THE VIRGINIAN-PILOT Copyright (c) 1995, Landmark Communications, Inc. DATE: Sunday, June 4, 1995 TAG: 9506030006 SECTION: COMMENTARY PAGE: J4 EDITION: FINAL TYPE: Letter LENGTH: Short : 39 lines
Jacqueline Widmer's letter (May 20) warning of impending apocalypse without the Gaston pipeline (``thousands of people getting deathly ill'') was indeed an ominous specter. In my mind's eye I could picture hundreds of dehydrated surfers laying on beach blankets too weak to wisp the flies away from their Oakleys.
I have visited and worked in countries where drought is status quo and where prospective water sources like Lake Gaston just do not exist. Water is turned off during peak demand periods throughout the day. People simply adapt.

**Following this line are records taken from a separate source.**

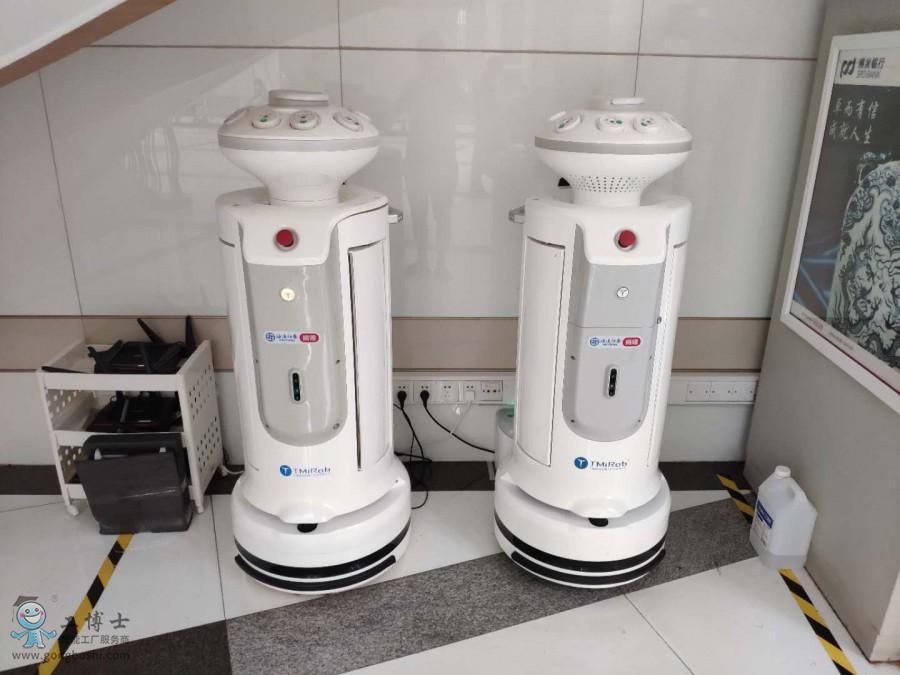 商用消毒机器人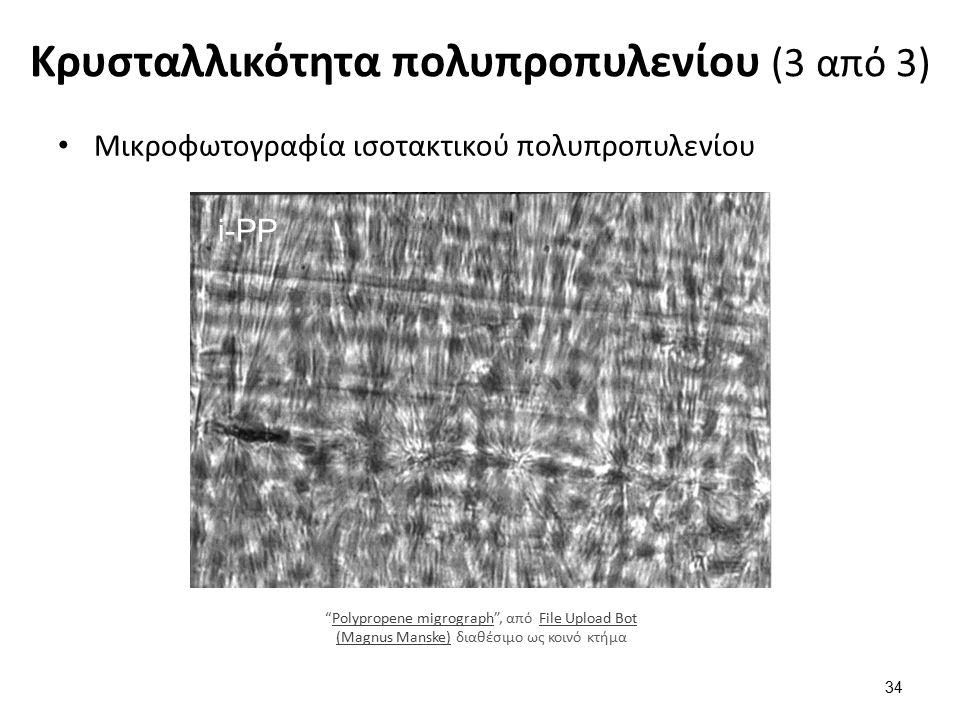 Κρυσταλλικότητα πολυπροπυλενίου (3 από 3) Μικροφωτογραφία ισοτακτικού πολυπροπυλενίου 34 i-PP Polypropene migrograph , από File Upload Bot (Magnus Manske) διαθέσιμο ως κοινό κτήμαPolypropene migrographFile Upload Bot (Magnus Manske)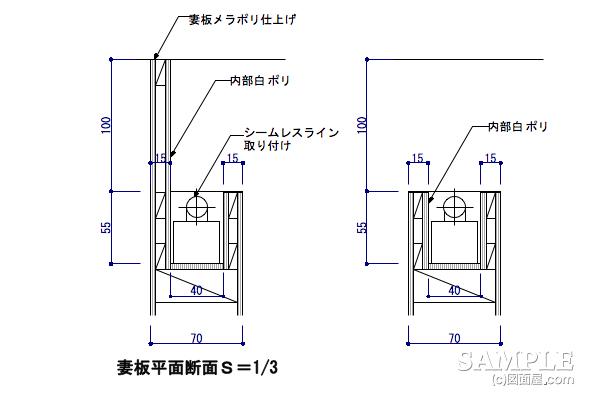 ライフスタイルショップのキッチン壁面詳細図2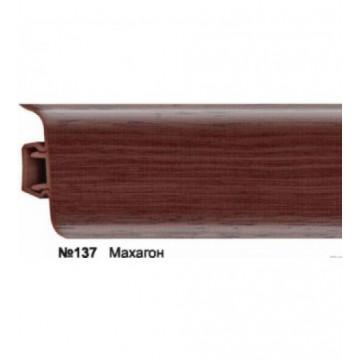 RicoLeo 137 Махагон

In a city like Virginia Beach where hundreds of thousands of tourists take millions of showers each year, it is unlikely that many residents here will perish from cholera or dysentery due to inadequate water resources.
Americans are spoiled and just aren't willing to be inconvenienced. I submit that a large portion of the 60 million gallons per day from Gaston will end up on people's lawns, gardens and cars. The law of supply and demand ensures that the price of something in short supply never goes down. If the Beach thinks otherwise it needs to take the needle out of its collective arm.
After many, many years, an agreement is finally at hand. Virginia Beach should now get out the checkbook.
The greatest water resource is conservation. Water restrictions may, and should, continue irrespective of the success or failure of the Gaston pipeline project.